Gotta say this is the most ridiculous perspective ever. I’m wondering if this is a plant or ploy to extend the horribly slow stuff being sold off the shelves for as long as possible to st as ll any new last mile developments or she is a backwards thinker.

If you make the network faster then in a few months the industry will release just the very next version that will work with whatever protocol or speed is cutting edge.

Gigabit networks are already here. It’s the cable companies and Ma Bell who are stinting the growth of faster more robust machines by hoarding current technology and dragging their heels on getting last mile gigabit to the home plus threatening local governments get fiber to the premise far faster than their marketing dept’s can walk across the street.

If you think we will stand to wait for quad core smatphone be the end of 2012 then you’re in the wrong business baby.

Robert J. Berger

In 1980 few consumers knew what a personal computer was let alone wanted it.

“I have to say that in 1981, making those decisions, I felt like I was providing enough freedom for 10 years.
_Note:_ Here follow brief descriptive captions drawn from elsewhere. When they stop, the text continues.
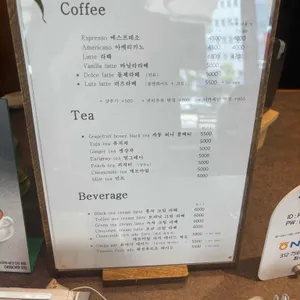 파티세리러츠 리뷰 사진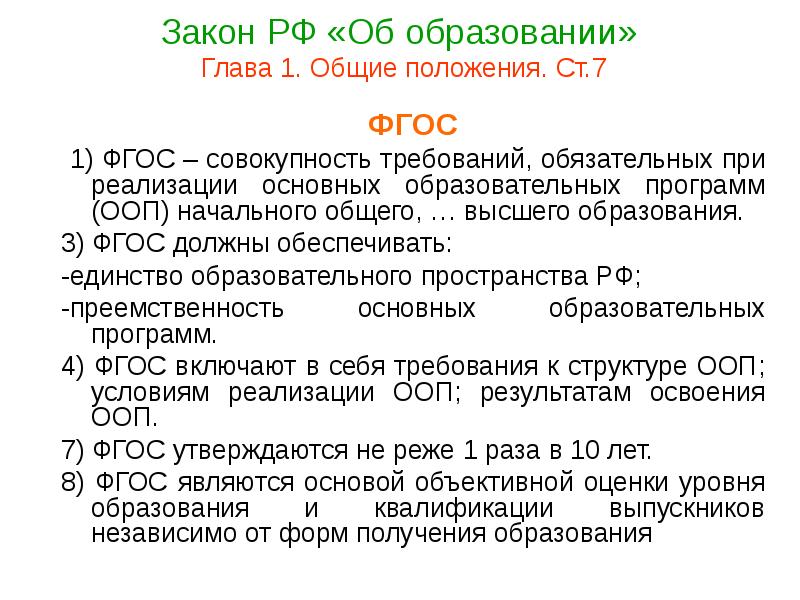 Фгос 7 1. Основные положения закона об образовании РФ. Место дошкольного образования в системе образования РФ.. Закон об образовании глава 7. ФЗ об образовании гл 7.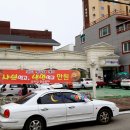 우리집참숯갈비 이미지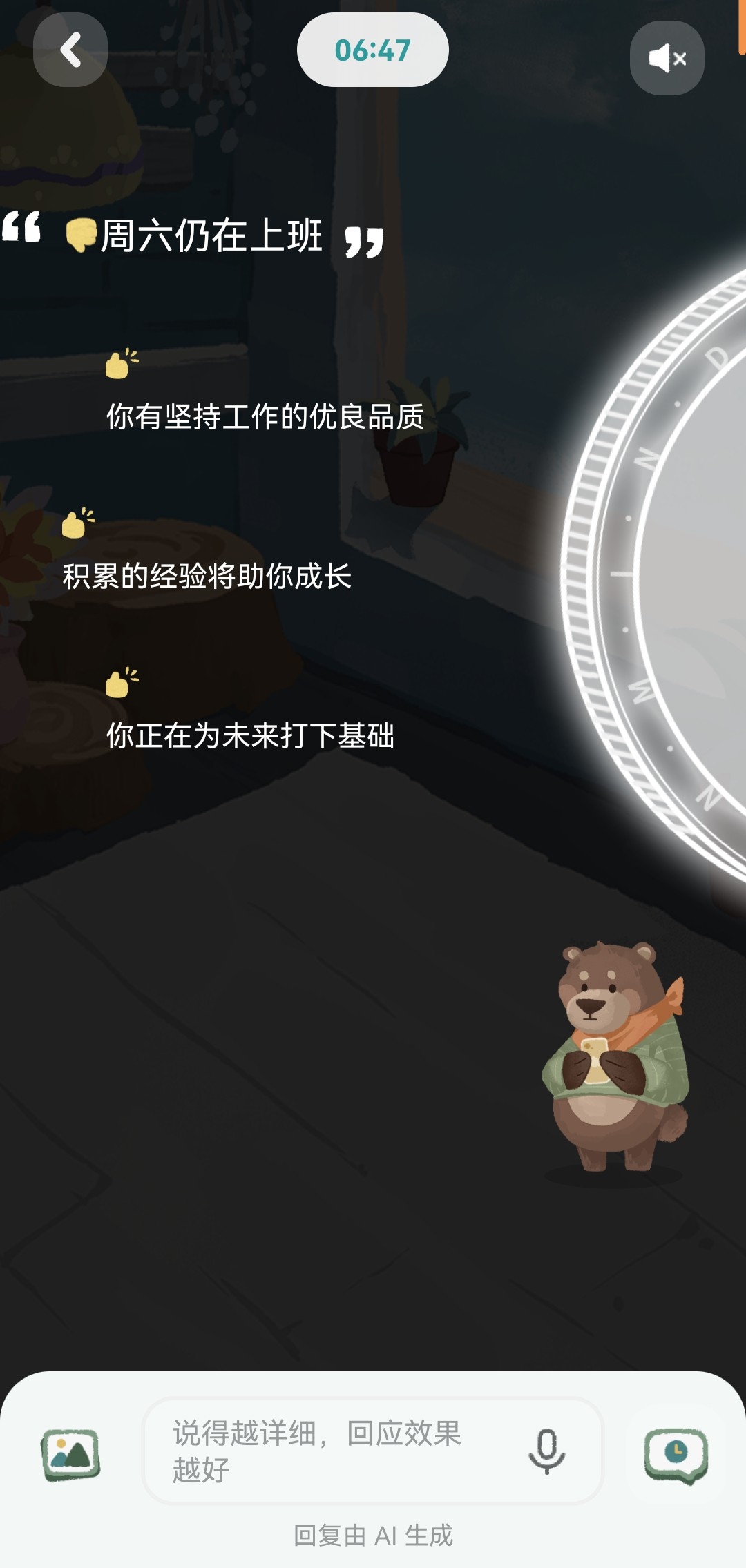 林间聊愈室app截图2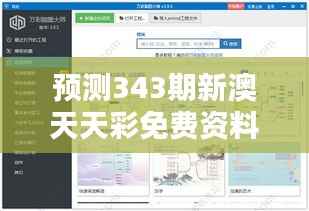 预测343期新澳天天彩免费资料大全特色:把握机会,利用免费资源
That is, a move from 64k to 640k felt like something that would last a great deal of time. Well, it didn’t – it took about only 6 years before people started to see that as a real problem.
Bill Gates 1989 speech on the history of the microcomputer industry.

In 1993 almost no consumers knew what the Internet was, let alone wanted it.

In 2012, a Duopoly controls Internet Access in most of the US and is doing its best to make sure Americans will never experience a Gigabit to find out what they want from that.

Its time to decouple Internet transport from people who want to control content and charge a toll for every byte even though the cost of delivering bandwidth is dropping faster than Moore’s Law.

Divestiture Now! Get the BellHeads and CableButts out of the Internet.